* [WHAT IS BEING ASKED]: Can you rewrite the lines from the one containing "Which choice among" up to and including the one containing "is furthest from point 740,601?", swapping "furthest" for "farthest" and keeping everything else the same?

* [LISTED RECORDS]:

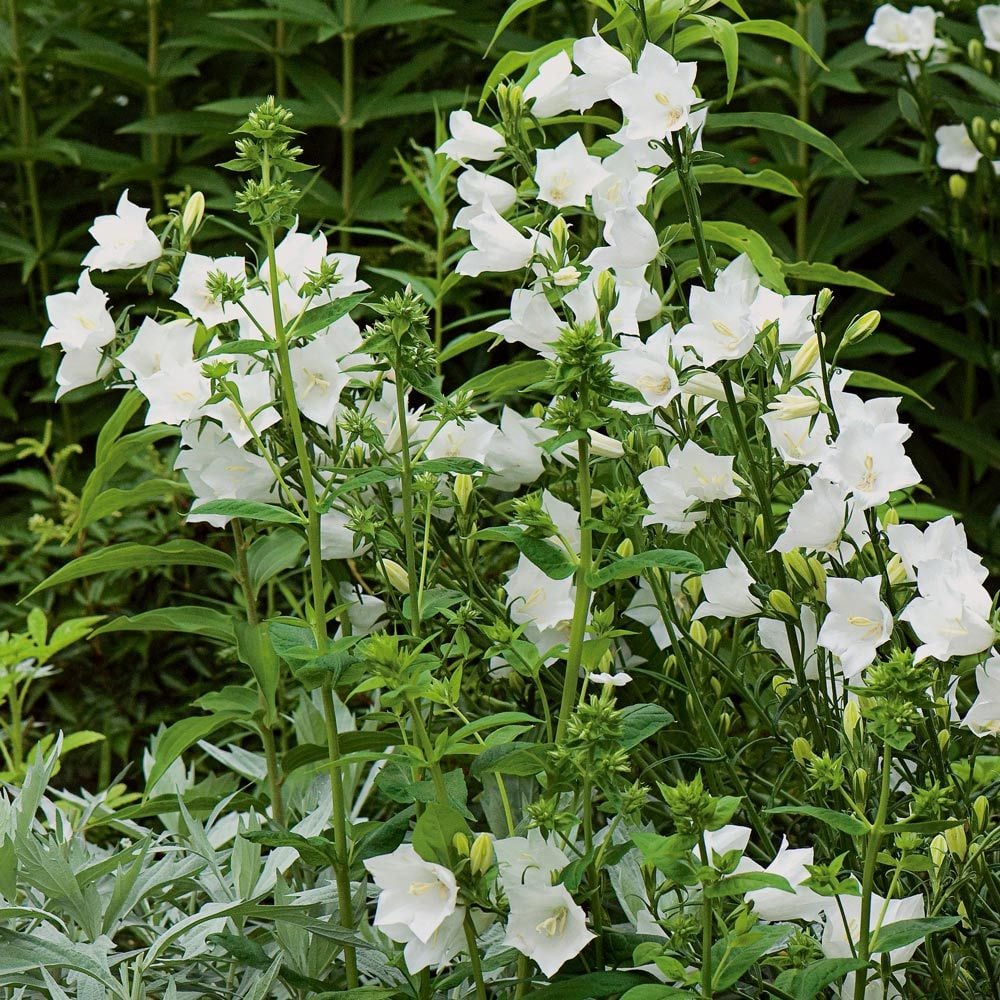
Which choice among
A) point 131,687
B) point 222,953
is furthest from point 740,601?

---

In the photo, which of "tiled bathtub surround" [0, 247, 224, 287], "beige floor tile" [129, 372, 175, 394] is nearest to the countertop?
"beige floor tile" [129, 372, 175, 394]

--

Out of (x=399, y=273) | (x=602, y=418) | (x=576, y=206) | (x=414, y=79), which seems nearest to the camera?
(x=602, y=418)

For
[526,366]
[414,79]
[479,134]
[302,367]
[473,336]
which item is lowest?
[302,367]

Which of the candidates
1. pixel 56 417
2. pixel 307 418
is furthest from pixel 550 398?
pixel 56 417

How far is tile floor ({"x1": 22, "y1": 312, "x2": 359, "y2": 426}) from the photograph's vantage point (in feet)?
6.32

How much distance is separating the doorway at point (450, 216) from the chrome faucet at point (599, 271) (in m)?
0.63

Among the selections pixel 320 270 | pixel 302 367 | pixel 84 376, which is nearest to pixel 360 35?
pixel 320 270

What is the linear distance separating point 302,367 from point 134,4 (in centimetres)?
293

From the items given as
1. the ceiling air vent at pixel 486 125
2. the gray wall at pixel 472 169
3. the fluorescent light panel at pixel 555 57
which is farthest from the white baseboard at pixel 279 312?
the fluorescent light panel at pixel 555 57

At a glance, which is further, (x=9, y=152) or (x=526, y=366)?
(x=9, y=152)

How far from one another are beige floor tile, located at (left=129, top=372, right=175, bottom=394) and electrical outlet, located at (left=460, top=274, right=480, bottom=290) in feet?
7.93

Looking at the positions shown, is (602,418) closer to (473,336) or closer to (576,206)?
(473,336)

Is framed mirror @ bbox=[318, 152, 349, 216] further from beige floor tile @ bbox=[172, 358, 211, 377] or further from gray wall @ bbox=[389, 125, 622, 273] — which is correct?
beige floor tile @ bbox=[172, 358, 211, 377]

* [CORRECT ANSWER]:
Which choice among
A) point 131,687
B) point 222,953
is farthest from point 740,601?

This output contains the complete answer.